* _Records for this exercise_
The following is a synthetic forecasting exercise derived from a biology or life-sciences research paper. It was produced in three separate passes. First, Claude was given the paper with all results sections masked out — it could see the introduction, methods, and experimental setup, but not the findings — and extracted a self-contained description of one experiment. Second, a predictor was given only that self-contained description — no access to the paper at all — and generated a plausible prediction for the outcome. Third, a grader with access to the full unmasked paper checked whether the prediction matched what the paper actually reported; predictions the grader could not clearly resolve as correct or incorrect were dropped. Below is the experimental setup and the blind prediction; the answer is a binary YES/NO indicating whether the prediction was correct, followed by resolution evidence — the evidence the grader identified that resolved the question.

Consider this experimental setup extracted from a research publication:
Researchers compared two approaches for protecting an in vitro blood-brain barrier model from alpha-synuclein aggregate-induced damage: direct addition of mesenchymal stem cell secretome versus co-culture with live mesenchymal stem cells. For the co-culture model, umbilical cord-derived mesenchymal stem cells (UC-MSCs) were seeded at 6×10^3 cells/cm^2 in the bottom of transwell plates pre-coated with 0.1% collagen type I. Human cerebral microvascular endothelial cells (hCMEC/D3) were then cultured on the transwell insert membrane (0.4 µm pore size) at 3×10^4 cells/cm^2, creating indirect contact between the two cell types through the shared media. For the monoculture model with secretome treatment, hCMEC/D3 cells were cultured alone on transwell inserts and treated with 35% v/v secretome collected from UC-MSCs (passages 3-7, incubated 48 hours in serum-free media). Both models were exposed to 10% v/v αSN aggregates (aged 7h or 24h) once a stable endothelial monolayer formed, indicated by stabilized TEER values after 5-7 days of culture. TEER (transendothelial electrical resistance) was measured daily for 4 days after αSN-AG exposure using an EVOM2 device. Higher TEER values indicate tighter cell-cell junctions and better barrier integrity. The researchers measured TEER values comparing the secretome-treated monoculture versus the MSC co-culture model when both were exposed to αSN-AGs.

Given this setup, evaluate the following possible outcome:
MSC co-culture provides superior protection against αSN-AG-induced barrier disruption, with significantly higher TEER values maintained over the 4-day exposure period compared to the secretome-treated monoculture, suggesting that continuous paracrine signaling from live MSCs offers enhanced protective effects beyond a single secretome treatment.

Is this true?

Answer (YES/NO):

* _Exercise goal_
What is needed is an exact copy of all the data above.

* _Task solution_
The following is a synthetic forecasting exercise derived from a biology or life-sciences research paper. It was produced in three separate passes. First, Claude was given the paper with all results sections masked out — it could see the introduction, methods, and experimental setup, but not the findings — and extracted a self-contained description of one experiment. Second, a predictor was given only that self-contained description — no access to the paper at all — and generated a plausible prediction for the outcome. Third, a grader with access to the full unmasked paper checked whether the prediction matched what the paper actually reported; predictions the grader could not clearly resolve as correct or incorrect were dropped. Below is the experimental setup and the blind prediction; the answer is a binary YES/NO indicating whether the prediction was correct, followed by resolution evidence — the evidence the grader identified that resolved the question.

Consider this experimental setup extracted from a research publication:
Researchers compared two approaches for protecting an in vitro blood-brain barrier model from alpha-synuclein aggregate-induced damage: direct addition of mesenchymal stem cell secretome versus co-culture with live mesenchymal stem cells. For the co-culture model, umbilical cord-derived mesenchymal stem cells (UC-MSCs) were seeded at 6×10^3 cells/cm^2 in the bottom of transwell plates pre-coated with 0.1% collagen type I. Human cerebral microvascular endothelial cells (hCMEC/D3) were then cultured on the transwell insert membrane (0.4 µm pore size) at 3×10^4 cells/cm^2, creating indirect contact between the two cell types through the shared media. For the monoculture model with secretome treatment, hCMEC/D3 cells were cultured alone on transwell inserts and treated with 35% v/v secretome collected from UC-MSCs (passages 3-7, incubated 48 hours in serum-free media). Both models were exposed to 10% v/v αSN aggregates (aged 7h or 24h) once a stable endothelial monolayer formed, indicated by stabilized TEER values after 5-7 days of culture. TEER (transendothelial electrical resistance) was measured daily for 4 days after αSN-AG exposure using an EVOM2 device. Higher TEER values indicate tighter cell-cell junctions and better barrier integrity. The researchers measured TEER values comparing the secretome-treated monoculture versus the MSC co-culture model when both were exposed to αSN-AGs.

Given this setup, evaluate the following possible outcome:
MSC co-culture provides superior protection against αSN-AG-induced barrier disruption, with significantly higher TEER values maintained over the 4-day exposure period compared to the secretome-treated monoculture, suggesting that continuous paracrine signaling from live MSCs offers enhanced protective effects beyond a single secretome treatment.

Is this true?

Answer (YES/NO):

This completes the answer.